(Beginning of TEXT PASSAGE)
Scan and scroll performance with IDs query

I've come across a problem when retrieving large numbers of records by ID from my elasticsearch index. As background, my index contains about 42 million docs (total about 250Gb) in 64 shards across 8 data nodes and a single client node to which my external transport clients connect. The data nodes have 32 Gb memory each (16Gb heap) and the client has 4Gb (all heap). I'm using ElasticSearch 2.2.0.

If I run a simple single term query that finds a subset of 66k documents (after clearing caches), I can scan/scroll from a Java transport client in about 30 seconds, which is pretty decent. I use a scroll size of 1000 and timeout of 60s. Each scan/scroll iteration takes about 300-400 ms to prepare the scroll and 2-5ms to process the hits.
(End of TEXT PASSAGE)
(Beginning of DATA SHOWN)
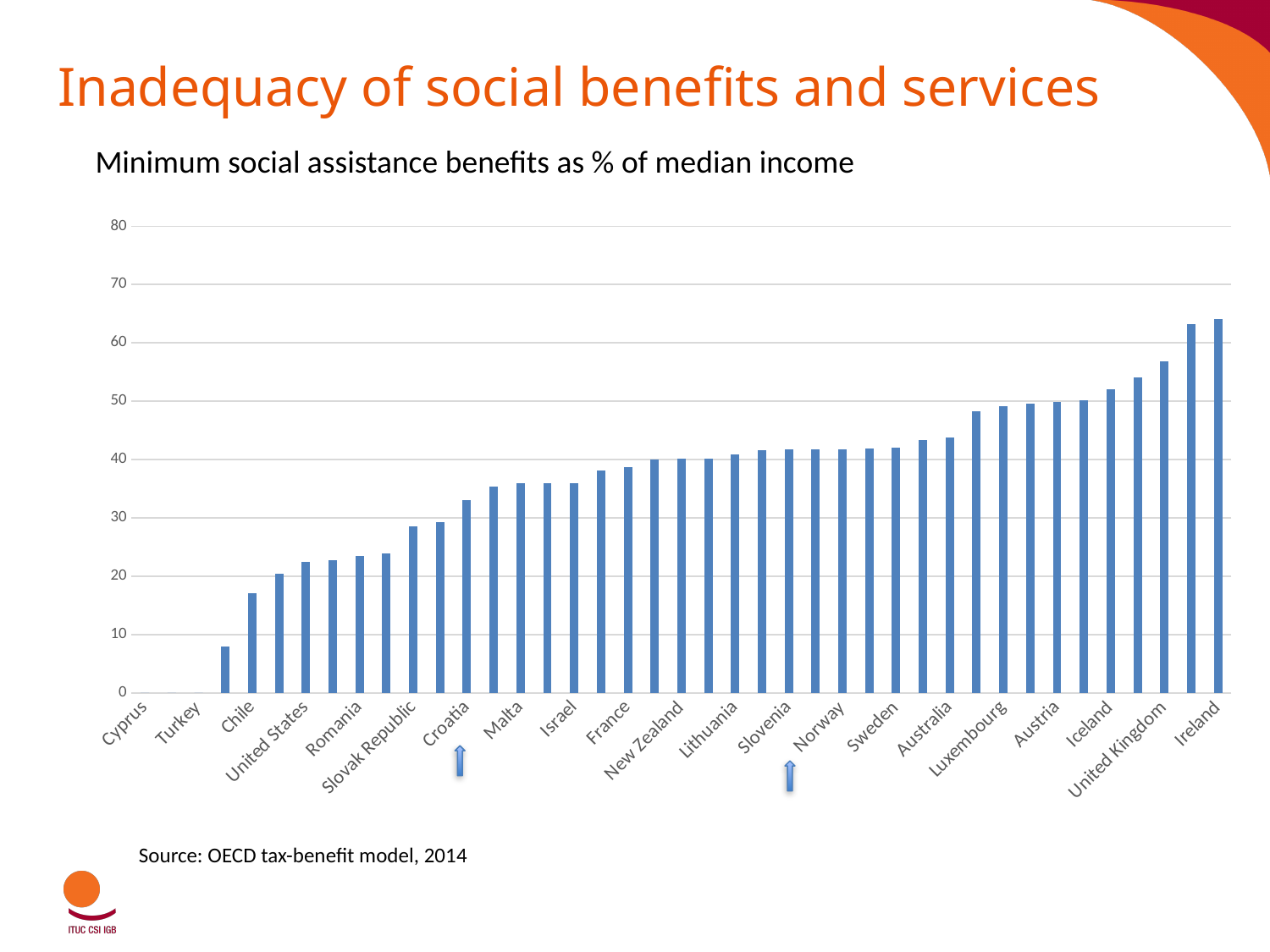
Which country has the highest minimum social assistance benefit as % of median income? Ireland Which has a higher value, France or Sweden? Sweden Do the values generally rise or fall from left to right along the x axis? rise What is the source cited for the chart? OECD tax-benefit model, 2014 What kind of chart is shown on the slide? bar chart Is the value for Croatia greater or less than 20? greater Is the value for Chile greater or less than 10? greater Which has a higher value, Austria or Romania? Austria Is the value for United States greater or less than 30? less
(End of DATA SHOWN)
PROBLEM SET.
• A. Reproduce the Elasticsearch forum post from "If I run a simple" up to and including "process the hits.".
• B. According to the Elasticsearch forum post, how much heap does each data node have?
The data are drawn from a source separate from the Elasticsearch forum post.

RESULTS OF THE EXERCISE.
• A.
If I run a simple single term query that finds a subset of 66k documents (after clearing caches), I can scan/scroll from a Java transport client in about 30 seconds, which is pretty decent. I use a scroll size of 1000 and timeout of 60s. Each scan/scroll iteration takes about 300-400 ms to prepare the scroll and 2-5ms to process the hits.

• B. 16Gb of heap.